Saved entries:
·····
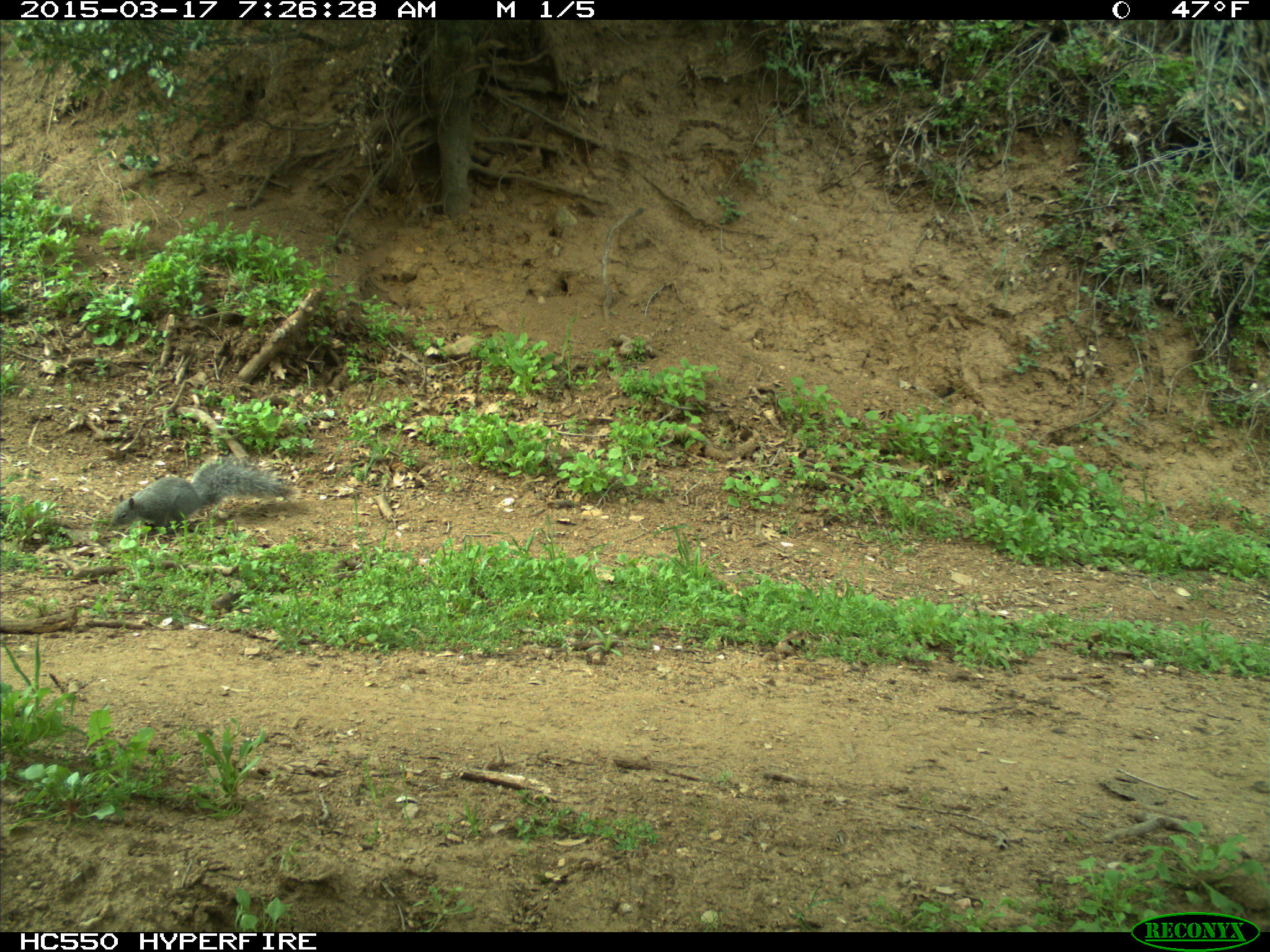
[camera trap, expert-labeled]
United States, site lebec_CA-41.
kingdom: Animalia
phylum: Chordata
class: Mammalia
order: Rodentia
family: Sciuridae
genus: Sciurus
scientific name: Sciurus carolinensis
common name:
·····
Where the data contains images, drop them and print the rest exactly.

→ ANSWER SECTION:
[camera trap, expert-labeled]
United States, site lebec_CA-41.
kingdom: Animalia
phylum: Chordata
class: Mammalia
order: Rodentia
family: Sciuridae
genus: Sciurus
scientific name: Sciurus carolinensis
common name:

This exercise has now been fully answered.